For 20+ years, I’ve watched people reduce Agile debates to Scrum-centric thinking, and now often to SAFe-centric thinking. But the real reference point is the Manifesto, not a framework. The 17 signers in Snowbird agreed on 4 Values and 12 Principles without naming an approach because they were not all coming from the same viewpoint. That matters, because the founding mix was broader than many people remember. By my count, the mix was something like 7 XP, 3 Scrum, 2 Crystal, and the rest from other adjacent frameworks.
Scrum was not the center of the story, only part of it.
This is why it is important to remember that Scrum is Agile, but Agile is not Scrum. Prescriptive Scrum can be a great place to start, but instead of assuming a graduation to SAFe (or some other scaled framework), your path might be better served by Kanban, Lean, XP, Crystal, or some blend of tools across several frameworks.
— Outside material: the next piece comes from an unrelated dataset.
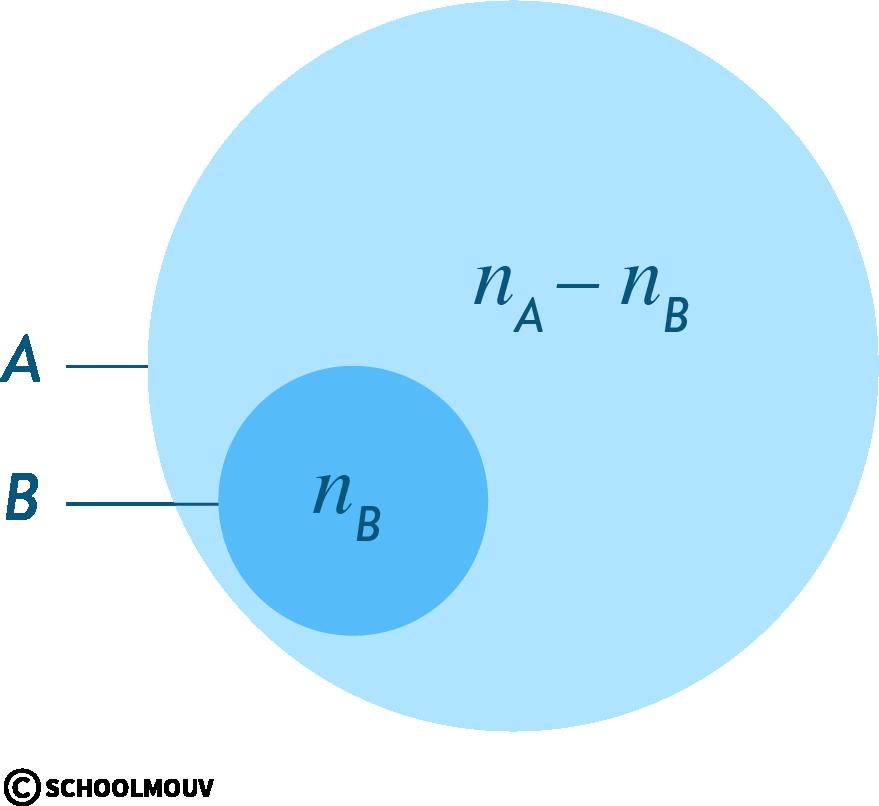 Mathématiques seconde réforme information chiffrée proportion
Your goal should be a fit-for-purpose solution for the environment you’re actually in.
This is one of the reasons I like to periodically revisit the Manifesto, especially when joining a new organization. A weekly lunch with interested Agile peers, working through one Value or Principle at a time, can create space for a deeper 30-minute discussion. What did this line mean when it was drafted, why was it written? What was the context back then? Does it still hold up? Should it evolve? How does it apply to our environment here?
It still surprises me how many people in those groups have never really stopped to ponder these ideas in their raw form.
Before you argue practices, spend some time with the principles.
When was the last time you and your team meditated on the Agile Manifesto?